Here the Bella character and narrator is played by a boy, Ethan Wate, who lives in a tiny Southern town called Gatlin. Ethan is drawn to the new girl, Lena Duchannes, though the rest of the kids at school and indeed the entire town quickly deems her socially unacceptable. Aside from her artsy goth-punk style of dressing, Lena is the niece of the sinister Old Man Ravenwood, a recluse who lives on a large plantation-turned-estate on the edge of town. Lena is also very beautiful, dark-haired and green-eyed. She's the Edward character in this novel, of course.
And even before she moves to town, Ethan is dreaming of her. In his dreams, he is saving Lena from falling.

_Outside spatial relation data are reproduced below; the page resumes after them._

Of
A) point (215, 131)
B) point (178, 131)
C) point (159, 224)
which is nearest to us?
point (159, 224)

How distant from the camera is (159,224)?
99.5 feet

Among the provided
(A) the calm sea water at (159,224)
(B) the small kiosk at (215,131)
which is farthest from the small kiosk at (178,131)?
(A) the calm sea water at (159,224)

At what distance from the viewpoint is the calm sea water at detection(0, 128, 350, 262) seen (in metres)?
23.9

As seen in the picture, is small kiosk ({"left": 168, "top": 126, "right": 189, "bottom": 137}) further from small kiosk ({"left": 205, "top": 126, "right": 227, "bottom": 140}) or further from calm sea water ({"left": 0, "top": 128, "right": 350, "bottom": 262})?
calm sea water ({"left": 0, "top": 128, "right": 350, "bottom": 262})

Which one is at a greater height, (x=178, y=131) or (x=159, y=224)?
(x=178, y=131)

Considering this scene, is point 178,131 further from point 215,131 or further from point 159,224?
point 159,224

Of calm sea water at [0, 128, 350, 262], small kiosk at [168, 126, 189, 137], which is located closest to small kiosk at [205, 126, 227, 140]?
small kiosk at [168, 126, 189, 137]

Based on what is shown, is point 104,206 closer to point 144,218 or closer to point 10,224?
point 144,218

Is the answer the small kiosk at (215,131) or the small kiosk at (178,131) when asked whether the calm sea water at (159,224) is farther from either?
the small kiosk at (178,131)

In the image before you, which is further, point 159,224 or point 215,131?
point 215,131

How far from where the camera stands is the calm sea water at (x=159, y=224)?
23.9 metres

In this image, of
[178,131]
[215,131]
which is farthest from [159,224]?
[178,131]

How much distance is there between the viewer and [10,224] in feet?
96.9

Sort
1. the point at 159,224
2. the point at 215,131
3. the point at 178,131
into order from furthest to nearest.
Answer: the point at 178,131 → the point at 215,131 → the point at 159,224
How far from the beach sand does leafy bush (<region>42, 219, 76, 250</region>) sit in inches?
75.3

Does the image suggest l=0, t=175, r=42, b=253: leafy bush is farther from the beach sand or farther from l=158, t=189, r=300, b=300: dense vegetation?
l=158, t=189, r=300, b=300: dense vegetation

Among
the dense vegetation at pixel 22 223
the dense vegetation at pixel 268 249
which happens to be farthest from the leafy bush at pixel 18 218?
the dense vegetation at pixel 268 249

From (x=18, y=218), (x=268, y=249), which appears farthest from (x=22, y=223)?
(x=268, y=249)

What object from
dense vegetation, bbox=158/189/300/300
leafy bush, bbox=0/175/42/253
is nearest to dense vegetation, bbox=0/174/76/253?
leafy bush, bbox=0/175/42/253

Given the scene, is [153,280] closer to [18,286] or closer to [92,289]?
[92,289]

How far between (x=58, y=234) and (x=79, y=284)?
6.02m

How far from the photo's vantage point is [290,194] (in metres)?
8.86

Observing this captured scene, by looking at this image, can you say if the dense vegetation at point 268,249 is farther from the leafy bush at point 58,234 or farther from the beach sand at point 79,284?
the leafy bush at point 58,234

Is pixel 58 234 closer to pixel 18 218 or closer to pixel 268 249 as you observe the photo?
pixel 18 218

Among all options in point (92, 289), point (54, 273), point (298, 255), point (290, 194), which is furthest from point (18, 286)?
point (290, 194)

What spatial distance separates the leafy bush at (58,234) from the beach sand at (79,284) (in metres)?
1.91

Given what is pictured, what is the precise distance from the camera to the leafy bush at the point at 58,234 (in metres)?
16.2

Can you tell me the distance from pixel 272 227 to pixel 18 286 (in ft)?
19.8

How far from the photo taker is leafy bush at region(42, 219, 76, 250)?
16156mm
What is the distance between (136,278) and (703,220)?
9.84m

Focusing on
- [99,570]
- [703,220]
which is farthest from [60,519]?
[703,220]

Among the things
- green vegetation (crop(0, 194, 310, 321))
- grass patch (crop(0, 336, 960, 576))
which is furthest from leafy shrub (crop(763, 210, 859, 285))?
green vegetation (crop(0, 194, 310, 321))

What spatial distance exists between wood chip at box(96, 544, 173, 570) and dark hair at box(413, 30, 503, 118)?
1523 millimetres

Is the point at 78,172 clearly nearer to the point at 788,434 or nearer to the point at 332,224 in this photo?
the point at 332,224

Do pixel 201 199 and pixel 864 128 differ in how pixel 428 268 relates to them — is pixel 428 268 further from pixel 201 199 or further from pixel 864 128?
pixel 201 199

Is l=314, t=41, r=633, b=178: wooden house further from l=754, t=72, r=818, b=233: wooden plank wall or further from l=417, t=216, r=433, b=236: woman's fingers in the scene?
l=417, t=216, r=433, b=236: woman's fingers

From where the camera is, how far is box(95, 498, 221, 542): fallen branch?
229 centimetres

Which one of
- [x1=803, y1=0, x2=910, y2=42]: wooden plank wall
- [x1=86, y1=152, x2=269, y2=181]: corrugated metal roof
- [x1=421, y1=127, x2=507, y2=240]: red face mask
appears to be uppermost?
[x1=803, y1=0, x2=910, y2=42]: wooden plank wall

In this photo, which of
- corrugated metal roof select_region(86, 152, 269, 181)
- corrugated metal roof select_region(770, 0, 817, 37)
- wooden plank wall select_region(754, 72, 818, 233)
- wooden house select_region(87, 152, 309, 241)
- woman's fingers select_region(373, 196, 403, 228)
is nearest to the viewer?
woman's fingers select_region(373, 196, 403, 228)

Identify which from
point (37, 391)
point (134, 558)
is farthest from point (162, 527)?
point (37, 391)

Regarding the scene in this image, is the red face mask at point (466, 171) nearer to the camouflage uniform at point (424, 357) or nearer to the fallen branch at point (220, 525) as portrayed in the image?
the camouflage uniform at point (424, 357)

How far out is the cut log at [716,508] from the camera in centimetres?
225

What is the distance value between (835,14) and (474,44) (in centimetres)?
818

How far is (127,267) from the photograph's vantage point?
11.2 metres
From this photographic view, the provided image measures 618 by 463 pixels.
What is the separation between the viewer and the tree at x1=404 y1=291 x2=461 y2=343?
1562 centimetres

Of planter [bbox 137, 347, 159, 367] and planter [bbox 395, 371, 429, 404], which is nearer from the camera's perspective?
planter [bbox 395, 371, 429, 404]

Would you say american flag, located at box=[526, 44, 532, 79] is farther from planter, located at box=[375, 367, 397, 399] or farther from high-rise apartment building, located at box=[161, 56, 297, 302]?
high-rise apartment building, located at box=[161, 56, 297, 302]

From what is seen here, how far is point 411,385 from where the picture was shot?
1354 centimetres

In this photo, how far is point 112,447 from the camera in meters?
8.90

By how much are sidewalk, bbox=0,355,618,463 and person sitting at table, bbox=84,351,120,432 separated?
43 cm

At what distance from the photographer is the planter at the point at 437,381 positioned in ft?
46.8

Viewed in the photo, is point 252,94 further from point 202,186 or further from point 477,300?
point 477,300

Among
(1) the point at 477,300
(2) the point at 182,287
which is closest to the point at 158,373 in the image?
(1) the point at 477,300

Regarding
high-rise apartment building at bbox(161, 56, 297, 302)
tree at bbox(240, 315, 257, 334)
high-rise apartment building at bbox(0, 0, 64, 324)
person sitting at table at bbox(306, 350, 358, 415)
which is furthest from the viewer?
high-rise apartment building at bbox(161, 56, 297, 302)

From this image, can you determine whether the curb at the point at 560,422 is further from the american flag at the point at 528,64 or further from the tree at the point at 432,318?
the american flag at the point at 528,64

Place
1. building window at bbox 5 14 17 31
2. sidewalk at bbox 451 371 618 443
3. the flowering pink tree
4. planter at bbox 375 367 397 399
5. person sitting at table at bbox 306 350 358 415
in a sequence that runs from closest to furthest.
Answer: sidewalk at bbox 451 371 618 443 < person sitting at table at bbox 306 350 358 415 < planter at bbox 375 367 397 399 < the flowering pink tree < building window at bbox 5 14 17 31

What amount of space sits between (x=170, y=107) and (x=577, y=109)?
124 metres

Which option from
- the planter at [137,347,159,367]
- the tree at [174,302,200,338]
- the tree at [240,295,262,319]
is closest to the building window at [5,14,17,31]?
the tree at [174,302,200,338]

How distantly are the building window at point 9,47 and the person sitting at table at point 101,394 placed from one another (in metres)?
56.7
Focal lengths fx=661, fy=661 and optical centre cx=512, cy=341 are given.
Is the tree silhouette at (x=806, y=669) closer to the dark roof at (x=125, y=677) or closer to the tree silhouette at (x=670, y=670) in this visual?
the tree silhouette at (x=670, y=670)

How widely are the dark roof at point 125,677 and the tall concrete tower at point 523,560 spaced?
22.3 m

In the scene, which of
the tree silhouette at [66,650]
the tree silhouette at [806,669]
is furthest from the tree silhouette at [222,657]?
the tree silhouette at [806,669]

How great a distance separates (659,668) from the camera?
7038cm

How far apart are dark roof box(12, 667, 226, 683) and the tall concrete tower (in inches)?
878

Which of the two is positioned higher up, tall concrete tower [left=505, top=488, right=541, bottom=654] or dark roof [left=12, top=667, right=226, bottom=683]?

So, despite the warnings of both his peers and his elders and even the girl herself, Ethan seeks Lena out. Together, they begin to investigate the history of an earlier pair of ill-fated lovers, a couple who lived during Civil War days. Ethan learns that while he is merely a Mortal, Lena and her family are Casters, a type of witch or wizard. And when Lena turns sixteen, she will either turn light or dark. It seems she won't have much choice in the matter. Even so, her cousin Ridley and her estranged mother are making trouble, hoping to pull Lena toward the evil side of the equation. But Lena's unusual connection to Ethan surprises everyone, and might even confound her fate.
This series start contains predictable elements such as the gorgeous mean girl at school, dark talismans, ancient books full of secrets, and what has recently become a trope: the human-friendly family of witches/vampires/werewolves (AKA Cullens) who are trying to defeat their evil, human-hating counterparts. But what kind of YA paranormal would it be without some of those elements, I ask you?
Lena makes a good doomed-or-is-she-really love interest, and Ethan is a likable narrator. Here he tells what happens when he tries to bring Lena to sit with his friends at lunch:
If this was a movie, we would've sat down at the table with the guys, and they would've learned some kind of valuable lesson, like not to judge people by the way they look, or that being different was okay. And Lena would've learned that all jocks weren't stupid and shallow. It always seemed to work in movies, but this wasn't a movie. This was Gatlin, which severely limited what could happen. Link caught my eye as I turned toward the table, and started shaking his head, as in, no way, man. Lena was a few steps behind me, ready to bolt. I was beginning to see how this was going to play out, and let's just say no one was going to be learning any valuable lessons.The teens act and talk like teens, and the story flows nicely. I especially liked how these authors used nasty small-town gossip to fuel plot twists, later tying that destroy-by-grapevine campaign to another subplot in surprising ways. The town's secret paranormal library and its librarian are another fun touch. YA readers looking for a follow-up to the Twilight books might just find themselves hooked by Beautiful Creatures.
Note: I requested this book from the Amazon Vine program.